That's Not Aikido!
Something I learned from a systema instructor, who was describing an overview of the art, provided an interesting perspective to our martial arts (and all of them).
Systema is a Russian martial art. Russia, in particular what used to be the Soviet Union) is geographically huge. As such, it shares borders with many diverse cultures each of whom have their own fighting styles and flavors.
Systema has different traits and characteristics because it needed to adapt to different martial influences. For example, Northern systema which was influenced by bare knuckle pugilism popular in England and Northern Europe developed to deal with this influence effectively. Similar adjustments were needed to deal with diverse fighting styles of the Middle East, India, China, Mongolia, and Japan.
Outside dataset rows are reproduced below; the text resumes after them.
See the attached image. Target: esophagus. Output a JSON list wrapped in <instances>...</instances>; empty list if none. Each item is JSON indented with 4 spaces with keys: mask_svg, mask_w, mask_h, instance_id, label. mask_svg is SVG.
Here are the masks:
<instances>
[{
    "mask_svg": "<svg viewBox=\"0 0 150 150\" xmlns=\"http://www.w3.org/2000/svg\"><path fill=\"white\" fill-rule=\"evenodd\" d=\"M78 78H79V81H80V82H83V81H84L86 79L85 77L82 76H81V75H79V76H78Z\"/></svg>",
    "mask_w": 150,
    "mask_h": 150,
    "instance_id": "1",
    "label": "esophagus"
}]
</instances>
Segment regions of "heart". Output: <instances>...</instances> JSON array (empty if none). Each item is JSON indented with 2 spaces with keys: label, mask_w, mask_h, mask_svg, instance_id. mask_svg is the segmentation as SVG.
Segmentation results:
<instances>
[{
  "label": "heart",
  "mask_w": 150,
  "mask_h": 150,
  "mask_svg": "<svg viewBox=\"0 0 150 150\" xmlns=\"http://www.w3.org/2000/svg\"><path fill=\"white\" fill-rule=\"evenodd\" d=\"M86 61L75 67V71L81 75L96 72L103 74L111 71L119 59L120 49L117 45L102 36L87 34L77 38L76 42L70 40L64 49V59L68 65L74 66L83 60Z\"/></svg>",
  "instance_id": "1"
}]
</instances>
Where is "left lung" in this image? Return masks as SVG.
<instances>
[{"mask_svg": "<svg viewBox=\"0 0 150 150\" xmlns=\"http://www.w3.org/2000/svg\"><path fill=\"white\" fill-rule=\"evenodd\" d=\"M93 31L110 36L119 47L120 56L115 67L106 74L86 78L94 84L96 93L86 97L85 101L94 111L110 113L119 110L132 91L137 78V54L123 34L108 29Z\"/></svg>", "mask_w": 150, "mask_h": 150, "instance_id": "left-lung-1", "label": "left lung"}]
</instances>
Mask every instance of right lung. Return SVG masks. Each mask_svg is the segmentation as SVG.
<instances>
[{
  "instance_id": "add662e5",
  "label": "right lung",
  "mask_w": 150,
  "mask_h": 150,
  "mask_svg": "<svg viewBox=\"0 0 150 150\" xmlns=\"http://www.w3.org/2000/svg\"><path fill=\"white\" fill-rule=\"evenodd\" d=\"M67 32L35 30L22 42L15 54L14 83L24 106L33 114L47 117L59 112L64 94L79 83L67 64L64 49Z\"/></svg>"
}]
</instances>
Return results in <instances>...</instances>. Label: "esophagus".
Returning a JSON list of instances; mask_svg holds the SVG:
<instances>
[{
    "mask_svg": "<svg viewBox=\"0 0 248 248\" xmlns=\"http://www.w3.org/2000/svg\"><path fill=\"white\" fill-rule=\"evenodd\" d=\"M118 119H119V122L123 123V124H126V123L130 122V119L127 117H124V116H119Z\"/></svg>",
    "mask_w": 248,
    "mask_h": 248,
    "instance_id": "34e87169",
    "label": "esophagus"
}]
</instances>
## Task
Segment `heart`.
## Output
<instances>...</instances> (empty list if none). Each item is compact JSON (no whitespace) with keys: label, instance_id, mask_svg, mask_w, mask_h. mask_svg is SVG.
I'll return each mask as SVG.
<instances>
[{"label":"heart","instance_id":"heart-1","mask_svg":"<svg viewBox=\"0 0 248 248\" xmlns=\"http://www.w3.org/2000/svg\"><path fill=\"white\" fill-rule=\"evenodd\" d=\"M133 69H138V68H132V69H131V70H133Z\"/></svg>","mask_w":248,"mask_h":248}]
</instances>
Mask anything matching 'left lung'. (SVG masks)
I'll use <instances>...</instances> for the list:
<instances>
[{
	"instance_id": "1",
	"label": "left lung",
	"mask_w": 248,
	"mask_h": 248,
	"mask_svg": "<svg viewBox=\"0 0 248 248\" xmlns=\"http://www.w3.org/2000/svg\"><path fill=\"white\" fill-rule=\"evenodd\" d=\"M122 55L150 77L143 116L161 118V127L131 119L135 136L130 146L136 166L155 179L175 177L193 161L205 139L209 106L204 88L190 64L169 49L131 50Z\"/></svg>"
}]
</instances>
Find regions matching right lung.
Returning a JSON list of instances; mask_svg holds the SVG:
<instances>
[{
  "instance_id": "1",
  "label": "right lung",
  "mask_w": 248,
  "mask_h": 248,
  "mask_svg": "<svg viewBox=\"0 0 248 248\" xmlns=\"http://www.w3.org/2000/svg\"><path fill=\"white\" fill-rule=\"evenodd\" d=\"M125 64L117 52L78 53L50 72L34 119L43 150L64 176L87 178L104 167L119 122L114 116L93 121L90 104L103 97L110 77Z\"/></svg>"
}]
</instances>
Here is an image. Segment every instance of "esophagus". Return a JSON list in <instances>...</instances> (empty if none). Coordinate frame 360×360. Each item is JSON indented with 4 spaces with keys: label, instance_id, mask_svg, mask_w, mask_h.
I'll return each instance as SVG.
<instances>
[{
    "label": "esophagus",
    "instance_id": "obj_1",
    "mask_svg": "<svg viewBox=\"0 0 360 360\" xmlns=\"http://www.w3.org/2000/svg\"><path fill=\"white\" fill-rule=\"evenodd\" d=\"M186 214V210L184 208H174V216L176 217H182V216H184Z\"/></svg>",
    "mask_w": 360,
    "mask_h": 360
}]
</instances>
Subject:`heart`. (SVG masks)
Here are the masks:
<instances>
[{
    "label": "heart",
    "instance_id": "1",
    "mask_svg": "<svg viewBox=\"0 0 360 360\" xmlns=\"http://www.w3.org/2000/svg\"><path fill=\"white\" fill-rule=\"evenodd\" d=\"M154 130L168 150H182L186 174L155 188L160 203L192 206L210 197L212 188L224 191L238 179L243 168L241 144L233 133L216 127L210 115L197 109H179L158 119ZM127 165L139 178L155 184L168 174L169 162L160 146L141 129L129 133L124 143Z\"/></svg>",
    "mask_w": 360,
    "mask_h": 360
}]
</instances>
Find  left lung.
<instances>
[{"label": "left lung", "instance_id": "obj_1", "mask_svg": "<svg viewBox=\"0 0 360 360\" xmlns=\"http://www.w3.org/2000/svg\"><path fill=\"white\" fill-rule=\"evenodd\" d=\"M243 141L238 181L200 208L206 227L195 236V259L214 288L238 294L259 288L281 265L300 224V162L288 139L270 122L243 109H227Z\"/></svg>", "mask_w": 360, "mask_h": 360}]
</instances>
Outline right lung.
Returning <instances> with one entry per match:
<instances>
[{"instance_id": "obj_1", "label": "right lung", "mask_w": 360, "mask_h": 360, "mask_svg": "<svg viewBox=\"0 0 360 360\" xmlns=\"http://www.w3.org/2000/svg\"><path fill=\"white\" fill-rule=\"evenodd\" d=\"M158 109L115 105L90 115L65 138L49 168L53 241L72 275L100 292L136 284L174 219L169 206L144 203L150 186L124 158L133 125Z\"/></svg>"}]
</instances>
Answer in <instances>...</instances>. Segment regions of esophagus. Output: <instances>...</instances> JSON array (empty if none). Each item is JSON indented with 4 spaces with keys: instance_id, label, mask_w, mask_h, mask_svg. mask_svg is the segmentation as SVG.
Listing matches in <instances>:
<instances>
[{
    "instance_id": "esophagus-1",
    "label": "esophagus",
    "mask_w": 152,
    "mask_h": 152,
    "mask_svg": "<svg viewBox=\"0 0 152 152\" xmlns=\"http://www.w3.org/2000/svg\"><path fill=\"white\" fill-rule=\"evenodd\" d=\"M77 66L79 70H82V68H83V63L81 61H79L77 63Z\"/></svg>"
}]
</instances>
Like any war weapon, it works best when tuned to deal with a particular threat.
How about we look at aikido the same way? How would/should it change to adapt to a boxer, a wrestler, a kicker, etc. Of course it will look significantly different when dealing with each of these types of attackers.
How best to do that? Each of these arts has built very reliable and proven ways of dealing with their best attacks. We should be learning those as a starting point. We can go further and target techniques which are not allowed or used in their realms. For example, Muay Thai is a powerful art but does not allow body locks which is an effective counter to a Thai clinch. A good martial artist will know this and use it when necessary.
This is how I view my aikido. It's not the cup, it's the water in the cup. Different cup, different shape.
I think the idea that aikido is the cup and things either fit or they don't is the exact opposite way to be looking at aikido (or any art for that matter).